I know this is hypothetical but who should be considered in a list of the top 10 cycling coaches in the US.


----------



## rockdude (Apr 3, 2008)

Here are a few that could be on a list of top coaches. 
Neal Henderson- Has been awarded coach of the year and coaches many top pros.
Hunter Allen- Wrote the book on powermeters
Allen Lim- Has worked with dozens of Pro tour riders and is always on the cutting edge.


----------



## PDex (Mar 23, 2004)

Is this a general question or are you looking to start specific cycling training? Are you looking for someone to teach racing tactics or training? Track? Road? MTB? Each one has their advantages.


----------



## rockdude (Apr 3, 2008)

Its a General question geared to Road. I can tell you who most of the top riders are, Pro and Amateur but who's their Coach? Who's molding our top guys. Heck, I know at least dozen or so good coaches here in Boulder. But there is an upper echelon of coaches that uses more science than art that tend to attract top riders and they have great success with them. Who are these stars behind the talent. I mentioned several above but I know there many more.


----------



## iliveonnitro (Feb 19, 2006)

It depends whom he/she is coaching.


----------



## NJRoadie (May 13, 2004)

*Ferrari*

Michele Ferrari is clearly the best. Riders such as Lance Armstrong paid him hundreds of thousands of dollars for internet training programs and consultations on saddle height.


----------



## rockdude (Apr 3, 2008)

NJRoadie said:


> Michele Ferrari is clearly the best. Riders such as Lance Armstrong paid him hundreds of thousands of dollars for internet training programs and consultations on saddle height.

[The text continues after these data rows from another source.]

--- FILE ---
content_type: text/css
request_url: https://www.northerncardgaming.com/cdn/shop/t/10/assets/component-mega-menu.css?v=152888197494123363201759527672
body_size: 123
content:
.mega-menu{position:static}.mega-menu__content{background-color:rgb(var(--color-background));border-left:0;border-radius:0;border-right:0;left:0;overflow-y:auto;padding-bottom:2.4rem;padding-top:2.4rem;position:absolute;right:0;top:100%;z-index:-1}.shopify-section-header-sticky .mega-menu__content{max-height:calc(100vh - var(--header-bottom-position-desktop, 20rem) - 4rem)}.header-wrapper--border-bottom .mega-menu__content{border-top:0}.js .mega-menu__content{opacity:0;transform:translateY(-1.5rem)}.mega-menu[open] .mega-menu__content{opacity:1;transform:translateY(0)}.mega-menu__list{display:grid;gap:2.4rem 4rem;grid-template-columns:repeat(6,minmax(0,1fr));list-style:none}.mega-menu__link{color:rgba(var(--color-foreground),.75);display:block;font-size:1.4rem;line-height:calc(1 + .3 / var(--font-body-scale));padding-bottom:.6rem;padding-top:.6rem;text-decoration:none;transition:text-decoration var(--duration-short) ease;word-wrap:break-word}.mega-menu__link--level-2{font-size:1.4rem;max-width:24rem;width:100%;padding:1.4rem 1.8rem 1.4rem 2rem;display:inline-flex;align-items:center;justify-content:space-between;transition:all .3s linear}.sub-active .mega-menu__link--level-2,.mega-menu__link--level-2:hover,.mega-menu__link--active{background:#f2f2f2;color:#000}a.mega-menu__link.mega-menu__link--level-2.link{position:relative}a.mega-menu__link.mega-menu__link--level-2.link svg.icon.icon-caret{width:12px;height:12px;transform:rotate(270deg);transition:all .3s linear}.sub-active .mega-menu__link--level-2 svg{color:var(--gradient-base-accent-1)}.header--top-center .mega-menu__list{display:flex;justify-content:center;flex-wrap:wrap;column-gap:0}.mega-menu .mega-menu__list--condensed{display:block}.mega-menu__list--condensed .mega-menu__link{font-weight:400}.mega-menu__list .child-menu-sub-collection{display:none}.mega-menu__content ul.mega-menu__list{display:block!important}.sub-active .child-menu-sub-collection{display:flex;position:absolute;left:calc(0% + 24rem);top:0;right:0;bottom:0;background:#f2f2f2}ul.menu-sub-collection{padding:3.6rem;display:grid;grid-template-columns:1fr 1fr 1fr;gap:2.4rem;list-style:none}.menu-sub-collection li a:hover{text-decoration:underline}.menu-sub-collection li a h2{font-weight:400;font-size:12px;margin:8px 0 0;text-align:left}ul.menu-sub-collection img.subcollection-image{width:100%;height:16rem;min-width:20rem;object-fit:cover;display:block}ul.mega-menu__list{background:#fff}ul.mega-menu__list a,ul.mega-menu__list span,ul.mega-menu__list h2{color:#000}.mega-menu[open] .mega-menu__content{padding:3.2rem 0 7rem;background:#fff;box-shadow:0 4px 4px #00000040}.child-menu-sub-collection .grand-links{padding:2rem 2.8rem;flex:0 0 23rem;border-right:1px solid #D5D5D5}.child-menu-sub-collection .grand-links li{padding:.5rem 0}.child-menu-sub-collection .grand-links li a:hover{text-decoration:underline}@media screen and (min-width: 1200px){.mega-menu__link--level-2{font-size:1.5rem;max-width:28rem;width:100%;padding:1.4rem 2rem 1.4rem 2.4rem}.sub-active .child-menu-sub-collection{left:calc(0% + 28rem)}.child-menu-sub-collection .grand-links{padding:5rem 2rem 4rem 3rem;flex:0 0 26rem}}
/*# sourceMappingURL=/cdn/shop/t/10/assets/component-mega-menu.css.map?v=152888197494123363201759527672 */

The guy was the best at what he did, Something to be said for that. In an era where everyone was doping, his coaching and methods produced winners.


----------



## Creakyknees (Sep 21, 2003)

Chris Carmichael.

Kevin Livingston.


----------



## rydbyk (Feb 17, 2010)

Creakyknees said:


> Chris Carmichael.
> 
> Kevin Livingston.


What? CC?


----------



## rockdude (Apr 3, 2008)

Frank Overton would be another name to through into the hat. He coined the concept of Sweetspot training and does extensive performance testing in his facility.


----------